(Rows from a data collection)
▬▬▬

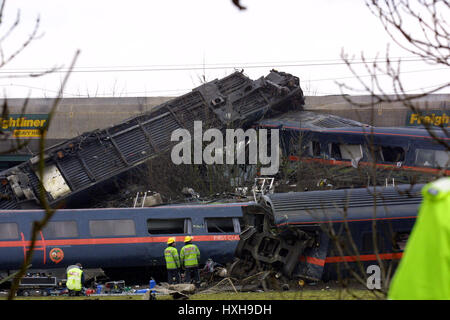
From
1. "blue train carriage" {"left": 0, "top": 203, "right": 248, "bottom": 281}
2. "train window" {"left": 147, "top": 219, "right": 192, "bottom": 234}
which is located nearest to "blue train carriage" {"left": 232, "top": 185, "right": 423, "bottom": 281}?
"blue train carriage" {"left": 0, "top": 203, "right": 248, "bottom": 281}

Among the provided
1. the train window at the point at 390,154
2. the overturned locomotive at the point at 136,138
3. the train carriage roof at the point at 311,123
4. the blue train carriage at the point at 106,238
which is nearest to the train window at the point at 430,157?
the train window at the point at 390,154

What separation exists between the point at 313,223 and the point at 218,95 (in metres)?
11.0

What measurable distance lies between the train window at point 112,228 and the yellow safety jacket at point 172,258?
4.73ft

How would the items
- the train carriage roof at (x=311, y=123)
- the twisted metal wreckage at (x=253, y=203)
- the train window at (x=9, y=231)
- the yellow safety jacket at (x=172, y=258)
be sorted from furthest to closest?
the train carriage roof at (x=311, y=123)
the train window at (x=9, y=231)
the yellow safety jacket at (x=172, y=258)
the twisted metal wreckage at (x=253, y=203)

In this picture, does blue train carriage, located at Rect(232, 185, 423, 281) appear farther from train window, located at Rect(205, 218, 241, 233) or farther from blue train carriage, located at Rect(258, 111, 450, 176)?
blue train carriage, located at Rect(258, 111, 450, 176)

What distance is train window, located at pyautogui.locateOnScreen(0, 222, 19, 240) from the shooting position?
Result: 1617cm

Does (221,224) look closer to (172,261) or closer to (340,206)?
(172,261)

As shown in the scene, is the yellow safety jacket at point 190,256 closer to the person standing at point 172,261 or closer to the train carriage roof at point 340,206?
the person standing at point 172,261

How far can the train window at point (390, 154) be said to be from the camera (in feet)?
61.2

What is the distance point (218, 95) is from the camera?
23750 mm

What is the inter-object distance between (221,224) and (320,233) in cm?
343
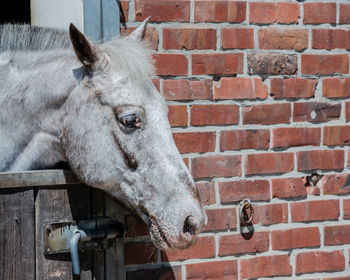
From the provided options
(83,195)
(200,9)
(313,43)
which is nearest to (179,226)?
(83,195)

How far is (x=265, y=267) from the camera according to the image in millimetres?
2439

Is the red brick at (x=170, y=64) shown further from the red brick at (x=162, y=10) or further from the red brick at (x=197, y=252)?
the red brick at (x=197, y=252)

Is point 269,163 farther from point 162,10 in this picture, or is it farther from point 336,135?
point 162,10

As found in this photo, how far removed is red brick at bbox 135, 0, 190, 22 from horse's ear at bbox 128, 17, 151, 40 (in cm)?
20

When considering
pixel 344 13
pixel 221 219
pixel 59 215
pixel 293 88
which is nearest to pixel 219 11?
pixel 293 88

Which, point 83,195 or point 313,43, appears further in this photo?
point 313,43

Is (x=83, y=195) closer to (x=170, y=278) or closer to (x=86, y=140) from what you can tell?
(x=86, y=140)

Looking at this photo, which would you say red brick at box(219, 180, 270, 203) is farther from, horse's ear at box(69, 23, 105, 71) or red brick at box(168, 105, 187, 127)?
horse's ear at box(69, 23, 105, 71)

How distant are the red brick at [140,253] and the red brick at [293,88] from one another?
834 mm

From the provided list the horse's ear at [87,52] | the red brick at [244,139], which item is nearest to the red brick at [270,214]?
the red brick at [244,139]

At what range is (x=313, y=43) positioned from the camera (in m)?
2.50

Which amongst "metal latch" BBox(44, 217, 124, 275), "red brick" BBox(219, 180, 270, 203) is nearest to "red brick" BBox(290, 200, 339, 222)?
"red brick" BBox(219, 180, 270, 203)

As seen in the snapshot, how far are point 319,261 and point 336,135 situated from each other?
562 mm

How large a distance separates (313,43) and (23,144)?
1.31 meters
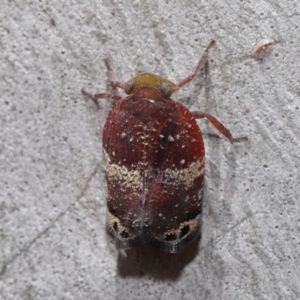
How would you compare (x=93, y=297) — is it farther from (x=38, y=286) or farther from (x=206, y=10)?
(x=206, y=10)

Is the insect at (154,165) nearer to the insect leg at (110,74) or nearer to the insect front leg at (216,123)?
the insect front leg at (216,123)

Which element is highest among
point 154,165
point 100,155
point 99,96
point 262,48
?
point 262,48

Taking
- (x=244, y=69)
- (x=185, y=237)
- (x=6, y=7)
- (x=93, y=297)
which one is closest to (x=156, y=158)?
(x=185, y=237)

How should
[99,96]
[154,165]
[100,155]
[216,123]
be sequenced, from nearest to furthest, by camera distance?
[154,165] → [216,123] → [99,96] → [100,155]

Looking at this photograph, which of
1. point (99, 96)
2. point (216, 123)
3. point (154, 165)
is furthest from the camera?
point (99, 96)

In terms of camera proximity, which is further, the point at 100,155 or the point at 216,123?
the point at 100,155

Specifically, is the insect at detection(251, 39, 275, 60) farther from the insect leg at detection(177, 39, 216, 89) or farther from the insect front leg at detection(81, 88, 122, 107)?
the insect front leg at detection(81, 88, 122, 107)

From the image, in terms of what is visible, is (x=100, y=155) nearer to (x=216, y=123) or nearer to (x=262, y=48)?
(x=216, y=123)

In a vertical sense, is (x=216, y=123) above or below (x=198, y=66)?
below

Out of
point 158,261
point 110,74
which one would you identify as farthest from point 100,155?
point 158,261

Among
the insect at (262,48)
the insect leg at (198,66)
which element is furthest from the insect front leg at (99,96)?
the insect at (262,48)
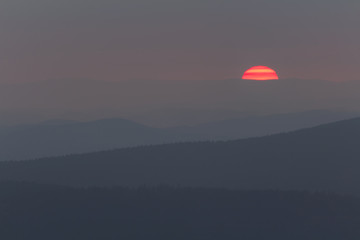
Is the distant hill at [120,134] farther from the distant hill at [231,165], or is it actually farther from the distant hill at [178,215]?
the distant hill at [178,215]

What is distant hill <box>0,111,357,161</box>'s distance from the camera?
138 metres

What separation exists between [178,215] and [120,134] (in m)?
148

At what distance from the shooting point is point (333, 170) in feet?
167

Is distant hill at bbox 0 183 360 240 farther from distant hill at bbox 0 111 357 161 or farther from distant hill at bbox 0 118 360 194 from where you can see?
distant hill at bbox 0 111 357 161

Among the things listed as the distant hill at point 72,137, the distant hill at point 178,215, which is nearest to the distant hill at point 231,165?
the distant hill at point 178,215

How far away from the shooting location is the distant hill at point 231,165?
157 feet

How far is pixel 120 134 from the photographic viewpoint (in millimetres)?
176000

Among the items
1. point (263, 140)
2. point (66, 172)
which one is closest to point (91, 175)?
point (66, 172)

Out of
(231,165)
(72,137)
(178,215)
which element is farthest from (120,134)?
(178,215)

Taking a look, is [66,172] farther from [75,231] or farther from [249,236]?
[249,236]

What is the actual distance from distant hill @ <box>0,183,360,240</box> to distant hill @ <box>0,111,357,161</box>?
91.9m

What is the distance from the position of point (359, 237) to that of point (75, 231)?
15.5 metres

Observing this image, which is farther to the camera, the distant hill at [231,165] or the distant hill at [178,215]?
the distant hill at [231,165]

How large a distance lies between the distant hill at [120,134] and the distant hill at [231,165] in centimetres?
6132
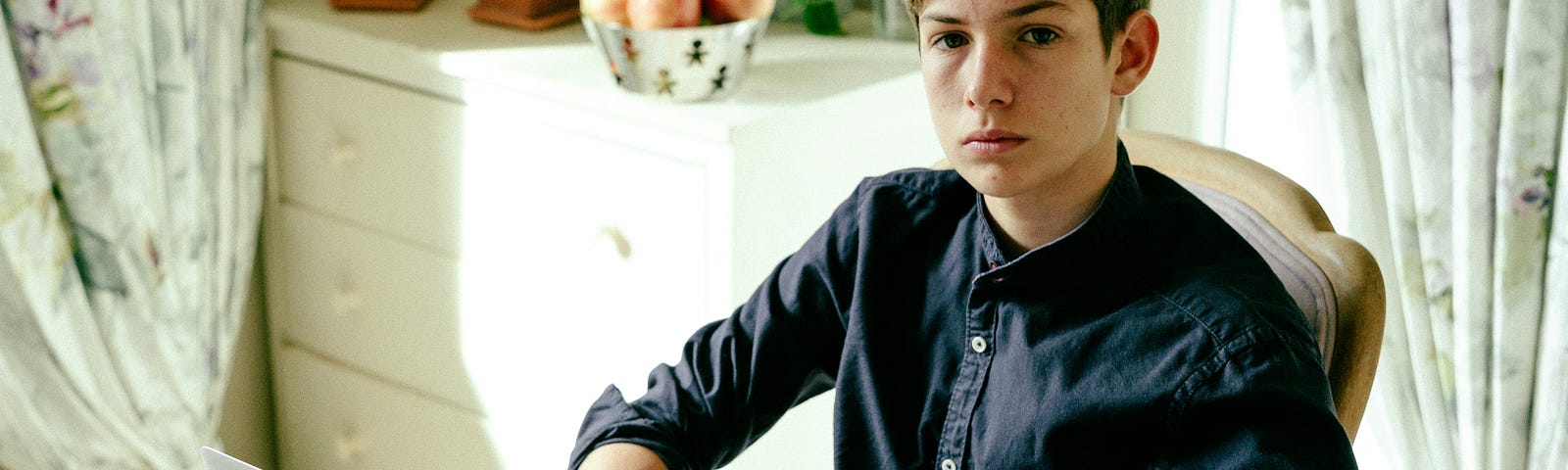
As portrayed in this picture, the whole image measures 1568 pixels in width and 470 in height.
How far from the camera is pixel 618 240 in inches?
64.7

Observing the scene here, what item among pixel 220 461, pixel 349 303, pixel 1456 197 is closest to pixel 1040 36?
pixel 220 461

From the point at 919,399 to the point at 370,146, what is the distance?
102cm

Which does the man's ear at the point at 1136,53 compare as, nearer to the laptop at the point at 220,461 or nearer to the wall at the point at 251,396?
the laptop at the point at 220,461

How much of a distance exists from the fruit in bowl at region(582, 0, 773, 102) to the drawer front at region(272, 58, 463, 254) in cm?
28

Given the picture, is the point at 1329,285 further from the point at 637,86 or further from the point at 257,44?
the point at 257,44

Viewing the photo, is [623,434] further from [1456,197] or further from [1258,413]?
[1456,197]

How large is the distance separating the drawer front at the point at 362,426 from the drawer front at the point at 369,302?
2 cm

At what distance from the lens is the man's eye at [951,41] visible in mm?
925

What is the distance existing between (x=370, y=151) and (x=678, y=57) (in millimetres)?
530

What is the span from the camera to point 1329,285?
102 centimetres

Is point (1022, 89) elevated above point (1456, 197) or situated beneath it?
elevated above

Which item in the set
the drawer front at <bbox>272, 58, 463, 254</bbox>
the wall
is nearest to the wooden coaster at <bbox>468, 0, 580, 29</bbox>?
the drawer front at <bbox>272, 58, 463, 254</bbox>

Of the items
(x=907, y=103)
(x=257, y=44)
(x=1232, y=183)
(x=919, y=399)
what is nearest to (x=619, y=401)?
(x=919, y=399)

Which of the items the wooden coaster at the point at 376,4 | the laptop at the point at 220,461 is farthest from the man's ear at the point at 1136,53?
the wooden coaster at the point at 376,4
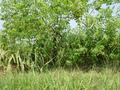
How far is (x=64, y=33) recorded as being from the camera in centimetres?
1841

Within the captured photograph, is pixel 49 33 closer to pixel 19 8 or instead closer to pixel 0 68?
pixel 19 8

▬▬▬

**Do this**
Reproduce everything from the line containing "Which of the" down to the end of the rows, substituting "nearer" for "closer" and leaving all else unchanged. Leave the pictures out of your answer.

**Response to the task**
Which of the items the wooden coaster at the point at 376,4 | the laptop at the point at 220,461 is farthest from the man's ear at the point at 1136,53?
the wooden coaster at the point at 376,4
How far is (x=64, y=33) recorded as being from the camera in centimetres?
1841

Within the captured photograph, is pixel 49 33 nearer to pixel 19 8 or instead nearer to pixel 0 68?
pixel 19 8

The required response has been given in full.